上述环境问题的风险性、矛盾性的社会属性决定了环境问题注定了属于复杂性问题。复杂性意味着非线性、不确定和偶然因素的大量存在,以及人类面对复杂系统的无知。早在20世纪70年代,康芒纳即向人们揭示,人口、富裕和技术,都在加剧环境危机。这三个因素并非各自静止存在、单独对环境发生作用,而是变动不居,交互作用,以乘积而非简单相加的方式促使污染增长。现代工业化的社会中存在着大量的形形色色的中心,有着不同的规模和特征,从人口密集的城市到人口相对稀少的村庄,生活其中的人们可能都在追求不同合作或冲突的利益。工商业发展、货物流通和服务、交通联系、生活方式选择,各自以不均衡的方式作用于各种环境媒介,构成异常复杂的社会系统和生态系统,我们很难真正了解所有这些作用元素相互之间的关联性。

了解到自然和社会的这种复杂性和非线性特征,对于环境风险的控制无疑是必要的。至少,需要人们借此反思传统的线性思维和行为模式,对某一事件或结果事先放弃简单、唯一的因果论。克劳斯·迈因策尔指出,物理的、社会的和精神的实在都是非线性的和复杂的,因此应当注意我们的行为的严重后果。在一个非线性的复杂的现实中,线性思维是危险的。我们需要一个生态学和经济学之间有着良好均衡的复杂系统。这要求我们在反思惯有的线性思维方式的基础上,探索对复杂性和非线性的环境问题的管理和控制方式。

*所给条目*
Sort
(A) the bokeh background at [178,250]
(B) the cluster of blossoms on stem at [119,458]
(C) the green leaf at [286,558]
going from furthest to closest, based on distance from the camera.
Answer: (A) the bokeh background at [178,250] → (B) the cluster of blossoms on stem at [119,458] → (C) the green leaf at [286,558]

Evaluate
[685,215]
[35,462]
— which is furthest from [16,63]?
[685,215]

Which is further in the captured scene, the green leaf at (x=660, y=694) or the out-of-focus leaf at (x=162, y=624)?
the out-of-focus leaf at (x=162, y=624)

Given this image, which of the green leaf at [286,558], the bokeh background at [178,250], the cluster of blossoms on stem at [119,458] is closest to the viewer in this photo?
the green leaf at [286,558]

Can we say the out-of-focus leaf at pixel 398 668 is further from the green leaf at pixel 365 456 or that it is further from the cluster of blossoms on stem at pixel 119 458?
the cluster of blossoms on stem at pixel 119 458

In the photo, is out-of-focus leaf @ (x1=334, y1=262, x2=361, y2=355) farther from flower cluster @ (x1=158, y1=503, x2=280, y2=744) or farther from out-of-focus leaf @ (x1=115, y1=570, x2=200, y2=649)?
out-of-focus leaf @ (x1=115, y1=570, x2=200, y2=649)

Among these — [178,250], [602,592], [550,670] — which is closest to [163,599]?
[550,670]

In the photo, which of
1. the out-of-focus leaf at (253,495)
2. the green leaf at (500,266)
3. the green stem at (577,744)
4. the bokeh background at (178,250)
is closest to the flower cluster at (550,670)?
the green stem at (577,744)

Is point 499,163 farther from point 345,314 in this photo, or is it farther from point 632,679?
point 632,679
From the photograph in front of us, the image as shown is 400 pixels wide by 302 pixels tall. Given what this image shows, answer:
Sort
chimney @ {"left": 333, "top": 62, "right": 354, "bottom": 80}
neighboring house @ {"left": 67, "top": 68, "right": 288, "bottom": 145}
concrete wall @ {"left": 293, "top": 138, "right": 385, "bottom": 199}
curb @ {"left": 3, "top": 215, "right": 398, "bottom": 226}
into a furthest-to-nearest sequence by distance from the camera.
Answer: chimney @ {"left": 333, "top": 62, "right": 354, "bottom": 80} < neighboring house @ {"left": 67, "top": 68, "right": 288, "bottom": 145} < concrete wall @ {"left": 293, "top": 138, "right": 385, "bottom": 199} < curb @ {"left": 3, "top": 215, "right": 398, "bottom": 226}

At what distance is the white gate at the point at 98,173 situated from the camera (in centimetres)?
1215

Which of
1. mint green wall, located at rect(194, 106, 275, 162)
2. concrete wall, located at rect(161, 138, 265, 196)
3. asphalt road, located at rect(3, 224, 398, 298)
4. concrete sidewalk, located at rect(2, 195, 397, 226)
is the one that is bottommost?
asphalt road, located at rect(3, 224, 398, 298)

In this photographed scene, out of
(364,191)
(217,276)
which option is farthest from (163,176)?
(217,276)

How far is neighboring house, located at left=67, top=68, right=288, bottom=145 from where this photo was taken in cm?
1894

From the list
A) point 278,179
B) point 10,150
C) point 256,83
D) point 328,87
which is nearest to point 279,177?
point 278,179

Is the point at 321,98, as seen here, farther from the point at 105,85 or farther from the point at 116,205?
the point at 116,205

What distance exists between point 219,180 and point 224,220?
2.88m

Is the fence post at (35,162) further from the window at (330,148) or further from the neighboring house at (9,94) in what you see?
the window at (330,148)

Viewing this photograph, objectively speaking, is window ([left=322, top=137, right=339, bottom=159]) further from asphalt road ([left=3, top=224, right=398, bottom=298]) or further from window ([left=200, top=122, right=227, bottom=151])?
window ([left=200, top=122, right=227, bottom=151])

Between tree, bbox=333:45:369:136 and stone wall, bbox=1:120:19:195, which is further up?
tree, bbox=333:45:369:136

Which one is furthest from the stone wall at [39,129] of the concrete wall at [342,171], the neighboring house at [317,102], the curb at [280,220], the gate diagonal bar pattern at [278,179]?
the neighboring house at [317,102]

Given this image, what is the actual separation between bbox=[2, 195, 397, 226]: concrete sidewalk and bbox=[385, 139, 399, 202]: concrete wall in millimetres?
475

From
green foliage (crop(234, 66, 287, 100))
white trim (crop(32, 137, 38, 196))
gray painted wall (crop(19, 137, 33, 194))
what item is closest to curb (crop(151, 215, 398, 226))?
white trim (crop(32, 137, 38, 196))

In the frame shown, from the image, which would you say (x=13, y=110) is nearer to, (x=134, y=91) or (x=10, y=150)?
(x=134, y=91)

*阅读题目*
#1 根据原文,康芒纳揭示了哪三个因素在加剧环境危机?
#2 请用两句话概括原文的内容。
#3 请把原文中从"了解到自然和社会的这种复杂性"开始一直到"的环境问题的管理和控制方式。"为止的全部文字原样打印出来。
上述条目与原文内容没有关联。

*参考答案*
#1 人口、富裕和技术。

#2 环境问题因其风险性、矛盾性的社会属性而属于复杂性问题,人口、富裕和技术等因素交互作用,以乘积方式促使污染增长。认识自然和社会的复杂性与非线性特征对控制环境风险是必要的,这要求反思传统的线性思维,探索管理和控制复杂环境问题的方式。

#3
了解到自然和社会的这种复杂性和非线性特征,对于环境风险的控制无疑是必要的。至少,需要人们借此反思传统的线性思维和行为模式,对某一事件或结果事先放弃简单、唯一的因果论。克劳斯·迈因策尔指出,物理的、社会的和精神的实在都是非线性的和复杂的,因此应当注意我们的行为的严重后果。在一个非线性的复杂的现实中,线性思维是危险的。我们需要一个生态学和经济学之间有着良好均衡的复杂系统。这要求我们在反思惯有的线性思维方式的基础上,探索对复杂性和非线性的环境问题的管理和控制方式。